WHAT THE TASK REQUIRES |
Output the material from the line with "How much of" up to and including the line with "397 centimetres" as a two-column CSV headed text and answer. Give one row per text-and-answer pair, with each field in quotation marks and any line breaks replaced by spaces.

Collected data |
################

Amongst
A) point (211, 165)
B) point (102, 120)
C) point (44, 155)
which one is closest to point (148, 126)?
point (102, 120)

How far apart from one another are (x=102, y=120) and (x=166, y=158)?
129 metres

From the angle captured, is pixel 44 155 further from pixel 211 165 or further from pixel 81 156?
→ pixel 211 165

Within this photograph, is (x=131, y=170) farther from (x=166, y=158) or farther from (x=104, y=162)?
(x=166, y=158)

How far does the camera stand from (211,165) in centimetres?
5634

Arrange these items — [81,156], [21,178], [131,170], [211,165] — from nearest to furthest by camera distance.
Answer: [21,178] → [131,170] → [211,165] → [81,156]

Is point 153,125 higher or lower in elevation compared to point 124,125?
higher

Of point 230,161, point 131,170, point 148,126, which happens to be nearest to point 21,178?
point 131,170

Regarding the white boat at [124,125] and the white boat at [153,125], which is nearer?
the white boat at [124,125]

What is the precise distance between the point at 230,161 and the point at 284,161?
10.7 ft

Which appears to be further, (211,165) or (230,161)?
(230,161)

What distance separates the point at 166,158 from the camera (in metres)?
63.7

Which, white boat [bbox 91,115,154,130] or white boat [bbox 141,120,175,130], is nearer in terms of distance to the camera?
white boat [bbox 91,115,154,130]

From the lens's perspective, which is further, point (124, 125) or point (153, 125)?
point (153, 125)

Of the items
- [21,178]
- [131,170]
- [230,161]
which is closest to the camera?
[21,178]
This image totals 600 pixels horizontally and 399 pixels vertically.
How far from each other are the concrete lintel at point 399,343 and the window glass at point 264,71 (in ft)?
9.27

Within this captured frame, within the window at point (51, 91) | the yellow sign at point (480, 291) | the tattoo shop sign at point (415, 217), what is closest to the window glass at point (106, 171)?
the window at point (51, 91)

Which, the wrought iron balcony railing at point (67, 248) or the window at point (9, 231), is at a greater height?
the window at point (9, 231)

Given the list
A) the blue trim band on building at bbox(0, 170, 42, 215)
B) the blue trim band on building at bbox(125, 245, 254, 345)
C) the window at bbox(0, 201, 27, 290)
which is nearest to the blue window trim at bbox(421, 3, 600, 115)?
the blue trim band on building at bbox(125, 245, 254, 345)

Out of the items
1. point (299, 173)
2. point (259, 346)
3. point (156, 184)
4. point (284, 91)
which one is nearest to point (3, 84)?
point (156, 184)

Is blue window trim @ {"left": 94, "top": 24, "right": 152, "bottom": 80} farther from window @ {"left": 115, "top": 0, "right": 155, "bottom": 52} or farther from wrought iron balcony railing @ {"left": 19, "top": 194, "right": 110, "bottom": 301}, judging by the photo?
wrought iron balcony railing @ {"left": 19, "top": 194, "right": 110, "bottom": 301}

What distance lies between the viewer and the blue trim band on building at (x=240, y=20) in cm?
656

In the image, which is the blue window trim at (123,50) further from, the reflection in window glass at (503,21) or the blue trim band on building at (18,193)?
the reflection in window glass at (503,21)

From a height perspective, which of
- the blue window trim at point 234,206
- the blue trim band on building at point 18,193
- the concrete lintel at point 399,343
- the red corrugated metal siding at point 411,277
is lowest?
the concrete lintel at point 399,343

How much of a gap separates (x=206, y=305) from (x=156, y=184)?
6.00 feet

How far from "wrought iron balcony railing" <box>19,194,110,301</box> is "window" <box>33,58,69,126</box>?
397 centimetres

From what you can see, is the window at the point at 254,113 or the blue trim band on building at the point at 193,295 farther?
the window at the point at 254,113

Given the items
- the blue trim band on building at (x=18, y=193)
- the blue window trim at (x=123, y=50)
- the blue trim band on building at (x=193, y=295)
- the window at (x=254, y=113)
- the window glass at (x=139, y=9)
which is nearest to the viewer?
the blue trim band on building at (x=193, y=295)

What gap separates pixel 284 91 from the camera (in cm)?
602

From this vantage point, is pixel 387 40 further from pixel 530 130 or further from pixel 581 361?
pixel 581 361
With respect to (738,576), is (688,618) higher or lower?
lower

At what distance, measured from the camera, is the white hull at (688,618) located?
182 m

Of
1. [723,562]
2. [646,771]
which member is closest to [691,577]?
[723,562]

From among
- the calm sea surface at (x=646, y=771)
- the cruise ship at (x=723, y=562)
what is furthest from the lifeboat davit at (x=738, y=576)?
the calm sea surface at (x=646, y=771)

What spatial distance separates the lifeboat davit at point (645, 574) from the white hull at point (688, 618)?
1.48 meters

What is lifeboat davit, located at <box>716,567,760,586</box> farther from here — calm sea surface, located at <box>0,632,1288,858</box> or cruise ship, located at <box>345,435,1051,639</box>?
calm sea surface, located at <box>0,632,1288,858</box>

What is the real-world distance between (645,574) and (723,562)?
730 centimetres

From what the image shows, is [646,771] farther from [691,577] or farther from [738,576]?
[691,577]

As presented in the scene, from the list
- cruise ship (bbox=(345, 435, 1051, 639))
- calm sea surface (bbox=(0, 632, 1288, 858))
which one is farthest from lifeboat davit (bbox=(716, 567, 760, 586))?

################

THE COMPLETED TASK |
text,answer
"How much of a gap separates (x=206, y=305) from (x=156, y=184)?","6.00 feet"
"How far from ""wrought iron balcony railing"" <box>19,194,110,301</box> is ""window"" <box>33,58,69,126</box>?","397 centimetres"